Energized. I am one of those weak people that just couldnt quit for decades…relapse after relapse…that annoying person that couldnt figure it out. I found a program, a group, that energizes my sobriety “batteries”. A group that helps you live sober with all that life throws at you. I look forward to my meeting on Sunday morning. I am energized and ready to go!
We are here for you!
In a MOOD. A bad one😡
Just for today…be🕉
Yay! That’s awesome!
I have gone to other meetings…just something about this one on Sunday morning I connect to.
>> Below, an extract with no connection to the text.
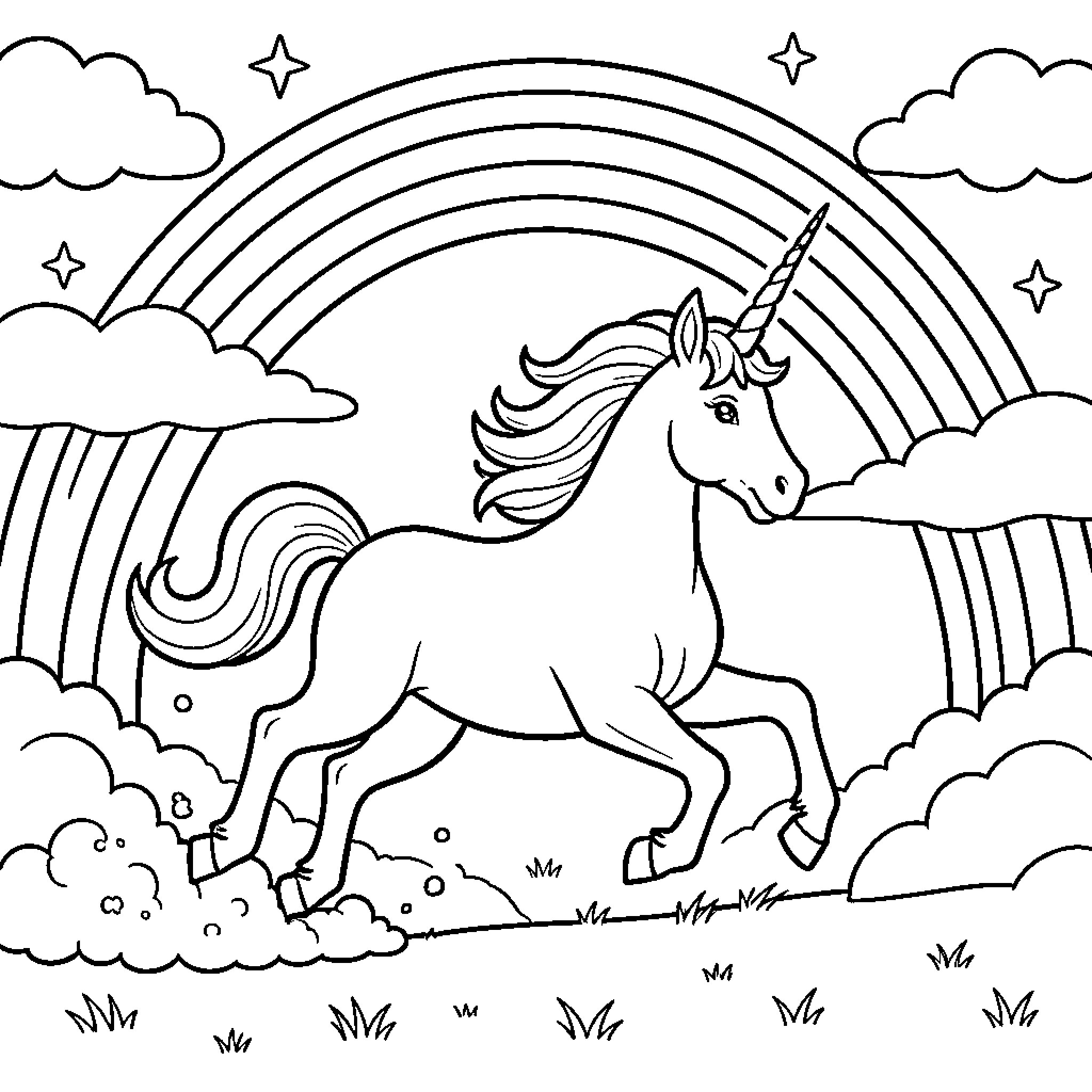 Unicorn galloping joyfully in front of a rainbow Coloring Page (free black-and-white line drawing printable PDF for all, from beginners to advanced learners, including children, teens, adults, and seniors)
- Rested (hubs got up with all 3 kids today!) yesssssss
It will pass, I promise:heart: Focus on you today, be utterly selfish and just get through it. This is one of those times a sobriety toolkit will really come in handy. Emergency music playlists, favorite teas, have these things prepared in advance so when these bad moods spring up you’re prepared for them. You’re doing so good, and we’re all here for you
Thanks Angie. I just vented on Twitter and feel better cause it’s like screaming into the oblivion😅 I don’t have any interest in drinking, will go run some errands now that half the city has electricity and listen to my binaural beats later.
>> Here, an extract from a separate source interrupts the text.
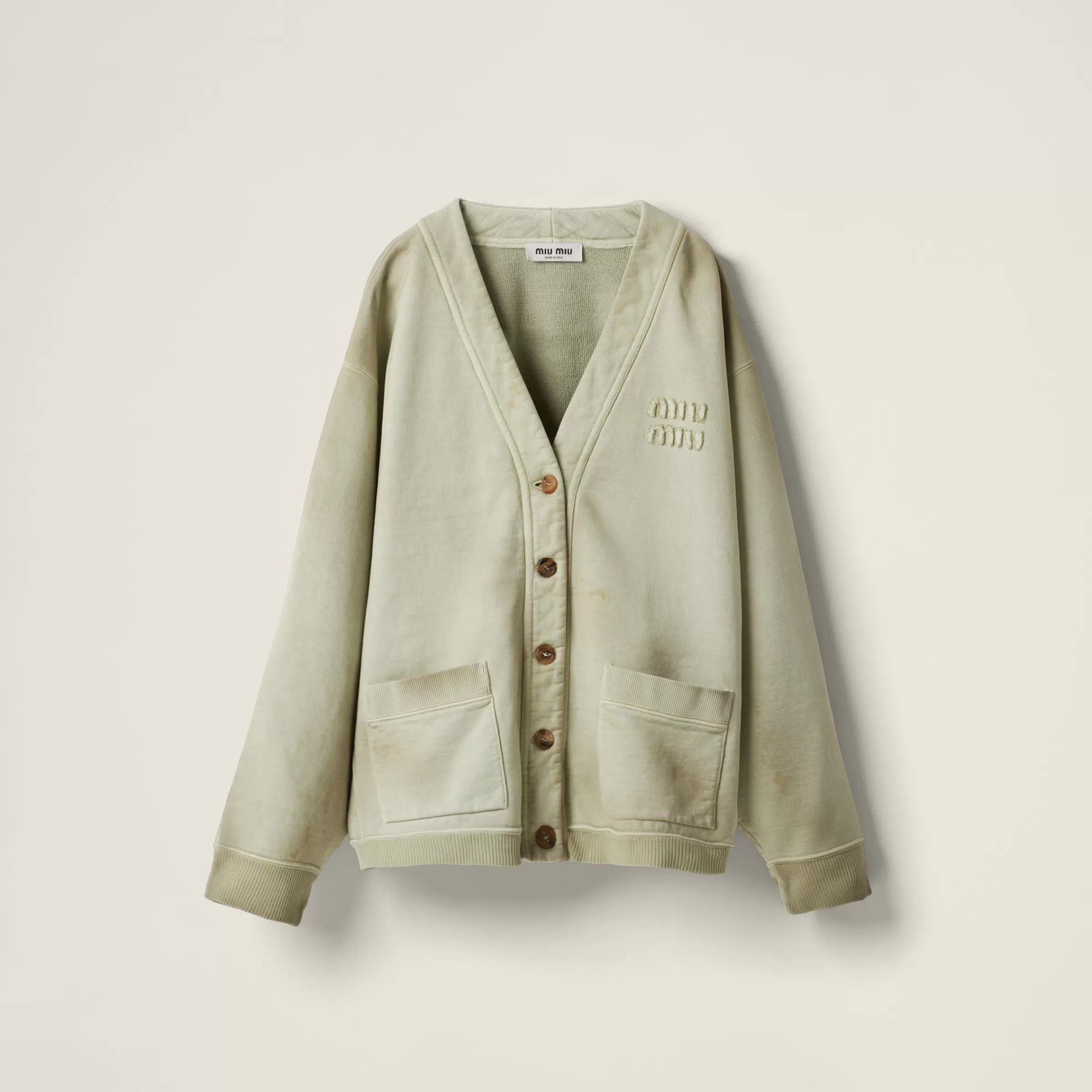 Miu Miu Garment-dyed Cotton Fleece Cardigan |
I was supposed to deep breathe myself out of frustrated which was my word yesterday. Now my word is sad. I’m not in danger of drinking. I sprained my ankle a month ago. Wasn’t aware they take forever to heal. My happiness is tied closely to my ability to run. Have to make an appt with a podiatrist tomorrow because there’s a possibility I actually tore something now, after running too soon on it. While I can still get my endorphins from lifting and kenpo, its not the same as running and I have a feeling I’ll be sidelined for months. Feeling very sad today.
Heal that ankle, lady! Broke mine four years ago and spent three months not hiking or running (or… anything!). I wept for joy on my first run & hike after the all clear, good and strong after PT/rehab.
This too will pass, and it’ll get strong again, but not so quickly if in a hurry!
Day 287 feeling very lucky ️
But I need more characters to post, lol.
I have zero chill but I’m trying going to take whatever guidance I get at my appt, even if it’s no running for 3 months. And pretty much guaranteed to cry the first time I get to run again too
Calm and thankful.
Slept later than planned, budget meetings in the morning, dealing with low performer in the afternoon. Too do list was longer when I left than when I got to work this morning.
So…I came home, poured a coffee (not what was my normal pour after work), put on some classical music and cooked supper with my 12 year old daughter.
Yes I think calm and thankful sums it up.
Thank you sobriety, because otherwise I would be short tempered and cranky AF.